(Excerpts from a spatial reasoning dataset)
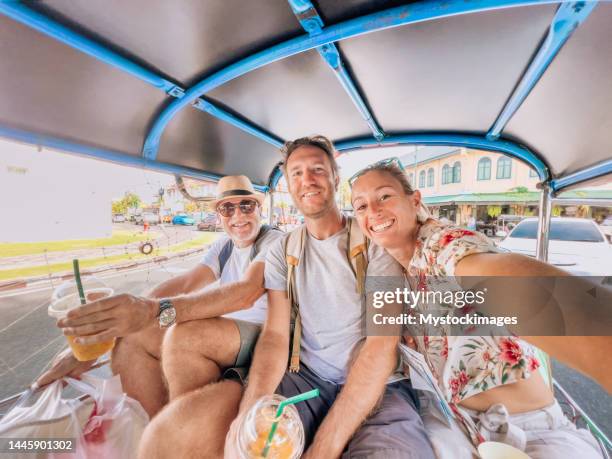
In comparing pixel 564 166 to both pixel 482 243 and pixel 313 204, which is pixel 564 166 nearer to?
pixel 482 243

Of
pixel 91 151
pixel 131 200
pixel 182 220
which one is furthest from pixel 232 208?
pixel 91 151

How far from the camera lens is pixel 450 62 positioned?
1289 millimetres

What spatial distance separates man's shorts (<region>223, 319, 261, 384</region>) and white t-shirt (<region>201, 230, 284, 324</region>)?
0.19 meters

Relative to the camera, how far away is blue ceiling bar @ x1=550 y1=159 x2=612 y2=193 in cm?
157

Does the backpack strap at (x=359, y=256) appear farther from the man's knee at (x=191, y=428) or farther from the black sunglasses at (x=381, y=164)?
the man's knee at (x=191, y=428)

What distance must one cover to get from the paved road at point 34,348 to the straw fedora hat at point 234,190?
106 cm

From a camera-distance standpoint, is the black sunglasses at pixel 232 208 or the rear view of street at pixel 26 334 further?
the black sunglasses at pixel 232 208

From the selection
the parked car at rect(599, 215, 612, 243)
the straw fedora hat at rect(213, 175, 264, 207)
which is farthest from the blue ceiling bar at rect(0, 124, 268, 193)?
the parked car at rect(599, 215, 612, 243)

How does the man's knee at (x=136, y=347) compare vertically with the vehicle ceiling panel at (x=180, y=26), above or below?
below

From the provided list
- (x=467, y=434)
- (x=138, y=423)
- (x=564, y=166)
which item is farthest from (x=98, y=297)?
(x=564, y=166)

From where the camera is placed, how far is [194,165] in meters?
2.41

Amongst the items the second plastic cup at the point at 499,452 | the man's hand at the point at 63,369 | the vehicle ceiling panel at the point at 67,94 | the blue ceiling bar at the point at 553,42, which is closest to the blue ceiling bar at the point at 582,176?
the blue ceiling bar at the point at 553,42

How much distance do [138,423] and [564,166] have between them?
11.5ft

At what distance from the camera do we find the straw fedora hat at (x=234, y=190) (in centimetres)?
235
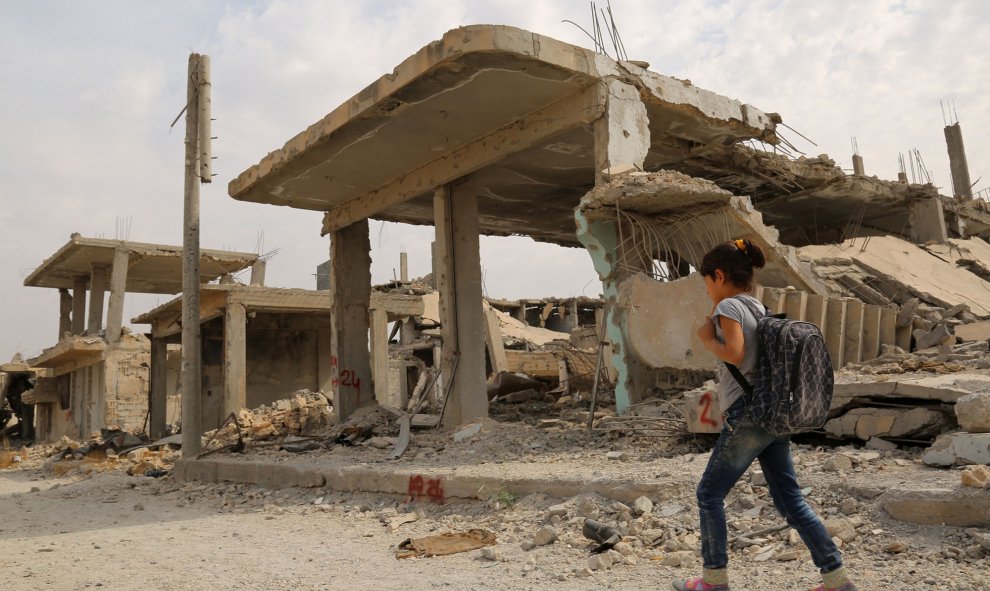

**TASK DESCRIPTION:** State how many lines of the rows above contain the string "panel", treating uppercase and lowercase as distinct, and give only the number.

**OUTPUT OF THE TASK:** 2